We’ve all heard about the benefits of a healthy sex life: It boosts your immune system, lowers your blood pressure and gets your heart rate up.

But during this time of uncertainty, we’re finding out that sex has yet another benefit—it helps you beat the blues!

Let’s face it, we’ve all felt a little lonely at times these last few months as we adjust to staying at home more, being away from friends and family and not having the social interaction of a concert or a night on the town. In fact, a new survey by the Indiana University School of Public Health and commissioned by Pure Romance shows that a third of adults surveyed during the first month of stay at home orders reported depression during the lockdown and increased feelings of loneliness. Most affected, the survey shows, were women ages 20-29.

But here’s the good news: Most adults were able to fight off those feelings of depression and loneliness during our home quarantines by maintaining their social and, especially, their sexual connections. “Those who maintained frequent in-person…social and sexual connections had better mental health outcomes,” the study reported.

Those surveyed who had children under the age of five at home reported they were three times more likely to show signs of intimacy, such as hugging, cuddling or holding hands, during quarantine, while those with elementary aged children often reported decreased intimacy.

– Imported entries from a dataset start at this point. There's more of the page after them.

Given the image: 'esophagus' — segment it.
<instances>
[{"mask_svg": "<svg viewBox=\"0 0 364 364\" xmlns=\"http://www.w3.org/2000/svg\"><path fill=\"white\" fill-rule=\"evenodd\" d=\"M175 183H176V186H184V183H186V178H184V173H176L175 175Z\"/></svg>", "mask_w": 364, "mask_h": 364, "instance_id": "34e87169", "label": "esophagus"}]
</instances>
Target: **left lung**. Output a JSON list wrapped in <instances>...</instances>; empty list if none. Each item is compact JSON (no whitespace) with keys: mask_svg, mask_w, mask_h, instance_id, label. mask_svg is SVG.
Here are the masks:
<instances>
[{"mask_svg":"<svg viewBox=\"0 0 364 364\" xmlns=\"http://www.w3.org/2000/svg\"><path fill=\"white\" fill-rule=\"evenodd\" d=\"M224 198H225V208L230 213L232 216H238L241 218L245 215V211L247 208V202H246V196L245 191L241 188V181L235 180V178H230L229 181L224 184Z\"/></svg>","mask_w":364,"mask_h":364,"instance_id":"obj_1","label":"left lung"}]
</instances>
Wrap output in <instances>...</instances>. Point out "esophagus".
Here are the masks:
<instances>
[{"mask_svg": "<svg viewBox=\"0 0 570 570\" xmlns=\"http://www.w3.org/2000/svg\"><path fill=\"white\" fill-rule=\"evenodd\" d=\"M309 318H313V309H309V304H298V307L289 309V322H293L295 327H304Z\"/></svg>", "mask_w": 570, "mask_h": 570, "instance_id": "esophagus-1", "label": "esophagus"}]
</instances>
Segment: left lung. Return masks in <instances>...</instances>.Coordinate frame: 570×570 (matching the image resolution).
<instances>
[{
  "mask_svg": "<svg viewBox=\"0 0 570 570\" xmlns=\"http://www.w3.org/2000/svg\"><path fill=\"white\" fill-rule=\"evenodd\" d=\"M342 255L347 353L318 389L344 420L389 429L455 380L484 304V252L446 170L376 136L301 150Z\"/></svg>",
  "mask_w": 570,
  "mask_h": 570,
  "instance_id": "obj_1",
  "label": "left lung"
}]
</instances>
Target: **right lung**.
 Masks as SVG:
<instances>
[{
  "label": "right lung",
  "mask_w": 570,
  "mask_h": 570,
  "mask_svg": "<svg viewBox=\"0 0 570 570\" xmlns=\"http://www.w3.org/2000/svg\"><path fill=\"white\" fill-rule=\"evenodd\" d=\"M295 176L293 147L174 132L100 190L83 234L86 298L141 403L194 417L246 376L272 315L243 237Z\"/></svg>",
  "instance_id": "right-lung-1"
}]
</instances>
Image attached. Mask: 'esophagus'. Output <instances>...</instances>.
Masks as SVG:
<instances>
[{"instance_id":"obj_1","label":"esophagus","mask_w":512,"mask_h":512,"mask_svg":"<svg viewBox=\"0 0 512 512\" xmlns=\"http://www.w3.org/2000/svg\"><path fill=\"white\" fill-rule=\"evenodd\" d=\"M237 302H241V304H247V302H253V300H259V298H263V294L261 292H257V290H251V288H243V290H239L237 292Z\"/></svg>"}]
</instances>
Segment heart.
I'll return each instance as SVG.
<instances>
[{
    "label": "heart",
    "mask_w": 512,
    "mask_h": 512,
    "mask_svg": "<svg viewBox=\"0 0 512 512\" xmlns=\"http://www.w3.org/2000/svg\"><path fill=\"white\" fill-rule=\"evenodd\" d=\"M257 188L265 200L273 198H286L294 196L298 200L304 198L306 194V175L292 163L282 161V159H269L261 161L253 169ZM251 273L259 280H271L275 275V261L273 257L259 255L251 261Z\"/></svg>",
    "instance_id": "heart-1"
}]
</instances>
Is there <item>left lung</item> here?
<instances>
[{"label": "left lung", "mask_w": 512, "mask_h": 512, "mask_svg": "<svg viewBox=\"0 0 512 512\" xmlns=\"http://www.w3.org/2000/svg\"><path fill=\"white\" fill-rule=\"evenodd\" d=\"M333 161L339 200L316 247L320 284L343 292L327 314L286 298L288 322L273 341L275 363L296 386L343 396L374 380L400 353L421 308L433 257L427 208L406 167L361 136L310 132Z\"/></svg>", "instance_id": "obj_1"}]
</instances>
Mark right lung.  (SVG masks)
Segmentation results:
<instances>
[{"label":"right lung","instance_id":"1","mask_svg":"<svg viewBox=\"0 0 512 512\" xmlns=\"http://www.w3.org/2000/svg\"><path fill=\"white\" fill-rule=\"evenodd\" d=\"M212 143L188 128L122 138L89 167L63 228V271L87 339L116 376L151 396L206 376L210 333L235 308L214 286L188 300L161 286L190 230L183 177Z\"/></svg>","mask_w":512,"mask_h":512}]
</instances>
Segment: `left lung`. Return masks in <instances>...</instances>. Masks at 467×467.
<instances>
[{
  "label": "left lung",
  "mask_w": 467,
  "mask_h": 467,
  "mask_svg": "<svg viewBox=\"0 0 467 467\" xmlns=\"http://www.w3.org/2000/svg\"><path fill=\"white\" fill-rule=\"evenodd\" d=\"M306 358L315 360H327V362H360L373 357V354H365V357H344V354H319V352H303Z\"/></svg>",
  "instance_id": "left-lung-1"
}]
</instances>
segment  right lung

“These findings,” the report says, “are largely consistent with differences in how ‘stay at home’ orders may have asked parents to balance working from home and childcare in an absence of school, day care, or other forms of childcare outside the home.”

We’re all adjusting to our new lives as we ease back into safe social interactions. While our routines may have changed, one thing has not—the importance of relationships to our own mental health. Finding a way to rekindle our bond with our partners gives a boost to our immune system as well as to our personal connections. So have more sex—and beat the quarantine blues!

*Findings from the 2020 National Survey of Sexual and Reproductive Health During COVID-19 by the Indiana University School of Public Health, conducted April 10-20 in an online survey of 1,010 Americans ages 18 and over.